▶ _WHAT THE TASK REQUIRES_: Print out the records in full, keeping each word unchanged.

---------- GIVEN DATA ----------

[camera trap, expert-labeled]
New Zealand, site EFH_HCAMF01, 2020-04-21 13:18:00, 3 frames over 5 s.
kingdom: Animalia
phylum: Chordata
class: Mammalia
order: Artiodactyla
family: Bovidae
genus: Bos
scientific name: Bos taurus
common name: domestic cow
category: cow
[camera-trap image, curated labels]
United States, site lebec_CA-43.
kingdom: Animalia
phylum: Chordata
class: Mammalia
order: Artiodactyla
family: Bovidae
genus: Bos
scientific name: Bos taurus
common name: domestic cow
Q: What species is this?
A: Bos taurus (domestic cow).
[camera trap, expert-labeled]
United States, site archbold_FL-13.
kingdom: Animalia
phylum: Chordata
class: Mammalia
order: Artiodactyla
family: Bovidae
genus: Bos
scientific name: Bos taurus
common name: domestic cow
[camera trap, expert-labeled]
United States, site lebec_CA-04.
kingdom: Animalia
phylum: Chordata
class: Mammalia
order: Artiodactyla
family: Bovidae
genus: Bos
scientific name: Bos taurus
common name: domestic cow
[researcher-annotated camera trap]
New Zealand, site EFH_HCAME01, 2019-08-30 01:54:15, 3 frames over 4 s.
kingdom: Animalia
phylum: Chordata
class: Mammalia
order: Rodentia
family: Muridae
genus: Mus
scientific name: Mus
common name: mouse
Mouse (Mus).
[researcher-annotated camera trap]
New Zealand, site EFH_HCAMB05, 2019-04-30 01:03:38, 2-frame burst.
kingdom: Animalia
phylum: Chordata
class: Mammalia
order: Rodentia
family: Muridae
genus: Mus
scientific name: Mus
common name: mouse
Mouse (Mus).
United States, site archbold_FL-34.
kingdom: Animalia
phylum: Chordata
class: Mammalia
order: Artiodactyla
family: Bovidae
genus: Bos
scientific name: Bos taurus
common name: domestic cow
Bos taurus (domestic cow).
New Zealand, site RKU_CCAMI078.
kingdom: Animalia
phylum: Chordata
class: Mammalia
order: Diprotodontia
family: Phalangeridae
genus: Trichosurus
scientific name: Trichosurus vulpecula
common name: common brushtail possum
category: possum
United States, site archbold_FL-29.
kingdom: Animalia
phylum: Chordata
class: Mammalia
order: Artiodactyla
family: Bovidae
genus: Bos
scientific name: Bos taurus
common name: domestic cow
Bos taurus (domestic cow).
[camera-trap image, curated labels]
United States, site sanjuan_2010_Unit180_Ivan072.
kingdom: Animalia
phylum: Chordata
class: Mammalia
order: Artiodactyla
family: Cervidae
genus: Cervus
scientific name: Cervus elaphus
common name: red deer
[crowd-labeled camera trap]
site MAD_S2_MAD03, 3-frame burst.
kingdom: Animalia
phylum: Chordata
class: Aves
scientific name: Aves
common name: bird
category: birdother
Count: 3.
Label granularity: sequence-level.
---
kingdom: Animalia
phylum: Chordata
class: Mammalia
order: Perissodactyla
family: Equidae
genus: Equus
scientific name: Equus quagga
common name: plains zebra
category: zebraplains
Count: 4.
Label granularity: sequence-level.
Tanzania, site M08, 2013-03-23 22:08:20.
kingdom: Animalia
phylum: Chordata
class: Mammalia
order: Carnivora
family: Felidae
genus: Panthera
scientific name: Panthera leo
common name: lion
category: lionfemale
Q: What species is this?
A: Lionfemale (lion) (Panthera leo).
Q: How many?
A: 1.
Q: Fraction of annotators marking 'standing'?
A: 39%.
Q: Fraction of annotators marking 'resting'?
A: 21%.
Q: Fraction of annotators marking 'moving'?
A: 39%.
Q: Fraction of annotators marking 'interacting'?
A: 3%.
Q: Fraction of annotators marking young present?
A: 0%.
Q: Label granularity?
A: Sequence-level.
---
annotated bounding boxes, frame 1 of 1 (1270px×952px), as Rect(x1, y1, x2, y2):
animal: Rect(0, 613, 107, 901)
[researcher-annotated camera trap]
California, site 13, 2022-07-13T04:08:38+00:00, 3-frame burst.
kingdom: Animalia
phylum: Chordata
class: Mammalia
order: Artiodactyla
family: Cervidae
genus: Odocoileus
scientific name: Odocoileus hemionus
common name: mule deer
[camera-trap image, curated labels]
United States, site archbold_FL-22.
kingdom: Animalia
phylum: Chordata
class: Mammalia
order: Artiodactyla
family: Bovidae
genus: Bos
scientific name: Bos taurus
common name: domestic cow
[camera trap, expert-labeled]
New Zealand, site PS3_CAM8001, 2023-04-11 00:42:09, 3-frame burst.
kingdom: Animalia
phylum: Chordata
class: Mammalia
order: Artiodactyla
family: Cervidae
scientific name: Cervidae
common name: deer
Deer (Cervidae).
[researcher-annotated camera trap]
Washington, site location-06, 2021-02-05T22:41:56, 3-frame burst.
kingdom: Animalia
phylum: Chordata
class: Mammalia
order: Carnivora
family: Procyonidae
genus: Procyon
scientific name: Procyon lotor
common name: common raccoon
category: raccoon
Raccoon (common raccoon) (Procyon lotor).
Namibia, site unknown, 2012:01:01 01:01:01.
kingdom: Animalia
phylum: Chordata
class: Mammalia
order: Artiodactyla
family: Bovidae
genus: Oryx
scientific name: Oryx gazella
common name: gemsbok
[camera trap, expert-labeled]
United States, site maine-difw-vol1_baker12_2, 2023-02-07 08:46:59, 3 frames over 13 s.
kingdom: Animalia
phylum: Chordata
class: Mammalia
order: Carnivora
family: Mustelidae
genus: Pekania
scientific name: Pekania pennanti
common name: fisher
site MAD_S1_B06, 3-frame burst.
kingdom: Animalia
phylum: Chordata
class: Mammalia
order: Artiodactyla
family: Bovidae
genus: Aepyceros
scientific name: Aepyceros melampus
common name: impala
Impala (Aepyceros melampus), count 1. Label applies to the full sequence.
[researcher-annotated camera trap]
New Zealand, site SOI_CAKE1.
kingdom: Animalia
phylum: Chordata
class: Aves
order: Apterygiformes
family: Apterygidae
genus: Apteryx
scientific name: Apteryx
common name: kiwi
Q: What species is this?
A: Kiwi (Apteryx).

----------

▶ _TASK RESPONSE_:
[camera trap, expert-labeled]
New Zealand, site EFH_HCAMF01, 2020-04-21 13:18:00, 3 frames over 5 s.
kingdom: Animalia
phylum: Chordata
class: Mammalia
order: Artiodactyla
family: Bovidae
genus: Bos
scientific name: Bos taurus
common name: domestic cow
category: cow
[camera-trap image, curated labels]
United States, site lebec_CA-43.
kingdom: Animalia
phylum: Chordata
class: Mammalia
order: Artiodactyla
family: Bovidae
genus: Bos
scientific name: Bos taurus
common name: domestic cow
Q: What species is this?
A: Bos taurus (domestic cow).
[camera trap, expert-labeled]
United States, site archbold_FL-13.
kingdom: Animalia
phylum: Chordata
class: Mammalia
order: Artiodactyla
family: Bovidae
genus: Bos
scientific name: Bos taurus
common name: domestic cow
[camera trap, expert-labeled]
United States, site lebec_CA-04.
kingdom: Animalia
phylum: Chordata
class: Mammalia
order: Artiodactyla
family: Bovidae
genus: Bos
scientific name: Bos taurus
common name: domestic cow
[researcher-annotated camera trap]
New Zealand, site EFH_HCAME01, 2019-08-30 01:54:15, 3 frames over 4 s.
kingdom: Animalia
phylum: Chordata
class: Mammalia
order: Rodentia
family: Muridae
genus: Mus
scientific name: Mus
common name: mouse
Mouse (Mus).
[researcher-annotated camera trap]
New Zealand, site EFH_HCAMB05, 2019-04-30 01:03:38, 2-frame burst.
kingdom: Animalia
phylum: Chordata
class: Mammalia
order: Rodentia
family: Muridae
genus: Mus
scientific name: Mus
common name: mouse
Mouse (Mus).
United States, site archbold_FL-34.
kingdom: Animalia
phylum: Chordata
class: Mammalia
order: Artiodactyla
family: Bovidae
genus: Bos
scientific name: Bos taurus
common name: domestic cow
Bos taurus (domestic cow).
New Zealand, site RKU_CCAMI078.
kingdom: Animalia
phylum: Chordata
class: Mammalia
order: Diprotodontia
family: Phalangeridae
genus: Trichosurus
scientific name: Trichosurus vulpecula
common name: common brushtail possum
category: possum
United States, site archbold_FL-29.
kingdom: Animalia
phylum: Chordata
class: Mammalia
order: Artiodactyla
family: Bovidae
genus: Bos
scientific name: Bos taurus
common name: domestic cow
Bos taurus (domestic cow).
[camera-trap image, curated labels]
United States, site sanjuan_2010_Unit180_Ivan072.
kingdom: Animalia
phylum: Chordata
class: Mammalia
order: Artiodactyla
family: Cervidae
genus: Cervus
scientific name: Cervus elaphus
common name: red deer
[crowd-labeled camera trap]
site MAD_S2_MAD03, 3-frame burst.
kingdom: Animalia
phylum: Chordata
class: Aves
scientific name: Aves
common name: bird
category: birdother
Count: 3.
Label granularity: sequence-level.
---
kingdom: Animalia
phylum: Chordata
class: Mammalia
order: Perissodactyla
family: Equidae
genus: Equus
scientific name: Equus quagga
common name: plains zebra
category: zebraplains
Count: 4.
Label granularity: sequence-level.
Tanzania, site M08, 2013-03-23 22:08:20.
kingdom: Animalia
phylum: Chordata
class: Mammalia
order: Carnivora
family: Felidae
genus: Panthera
scientific name: Panthera leo
common name: lion
category: lionfemale
Q: What species is this?
A: Lionfemale (lion) (Panthera leo).
Q: How many?
A: 1.
Q: Fraction of annotators marking 'standing'?
A: 39%.
Q: Fraction of annotators marking 'resting'?
A: 21%.
Q: Fraction of annotators marking 'moving'?
A: 39%.
Q: Fraction of annotators marking 'interacting'?
A: 3%.
Q: Fraction of annotators marking young present?
A: 0%.
Q: Label granularity?
A: Sequence-level.
---
annotated bounding boxes, frame 1 of 1 (1270px×952px), as Rect(x1, y1, x2, y2):
animal: Rect(0, 613, 107, 901)
[researcher-annotated camera trap]
California, site 13, 2022-07-13T04:08:38+00:00, 3-frame burst.
kingdom: Animalia
phylum: Chordata
class: Mammalia
order: Artiodactyla
family: Cervidae
genus: Odocoileus
scientific name: Odocoileus hemionus
common name: mule deer
[camera-trap image, curated labels]
United States, site archbold_FL-22.
kingdom: Animalia
phylum: Chordata
class: Mammalia
order: Artiodactyla
family: Bovidae
genus: Bos
scientific name: Bos taurus
common name: domestic cow
[camera trap, expert-labeled]
New Zealand, site PS3_CAM8001, 2023-04-11 00:42:09, 3-frame burst.
kingdom: Animalia
phylum: Chordata
class: Mammalia
order: Artiodactyla
family: Cervidae
scientific name: Cervidae
common name: deer
Deer (Cervidae).
[researcher-annotated camera trap]
Washington, site location-06, 2021-02-05T22:41:56, 3-frame burst.
kingdom: Animalia
phylum: Chordata
class: Mammalia
order: Carnivora
family: Procyonidae
genus: Procyon
scientific name: Procyon lotor
common name: common raccoon
category: raccoon
Raccoon (common raccoon) (Procyon lotor).
Namibia, site unknown, 2012:01:01 01:01:01.
kingdom: Animalia
phylum: Chordata
class: Mammalia
order: Artiodactyla
family: Bovidae
genus: Oryx
scientific name: Oryx gazella
common name: gemsbok
[camera trap, expert-labeled]
United States, site maine-difw-vol1_baker12_2, 2023-02-07 08:46:59, 3 frames over 13 s.
kingdom: Animalia
phylum: Chordata
class: Mammalia
order: Carnivora
family: Mustelidae
genus: Pekania
scientific name: Pekania pennanti
common name: fisher
site MAD_S1_B06, 3-frame burst.
kingdom: Animalia
phylum: Chordata
class: Mammalia
order: Artiodactyla
family: Bovidae
genus: Aepyceros
scientific name: Aepyceros melampus
common name: impala
Impala (Aepyceros melampus), count 1. Label applies to the full sequence.
[researcher-annotated camera trap]
New Zealand, site SOI_CAKE1.
kingdom: Animalia
phylum: Chordata
class: Aves
order: Apterygiformes
family: Apterygidae
genus: Apteryx
scientific name: Apteryx
common name: kiwi
Q: What species is this?
A: Kiwi (Apteryx).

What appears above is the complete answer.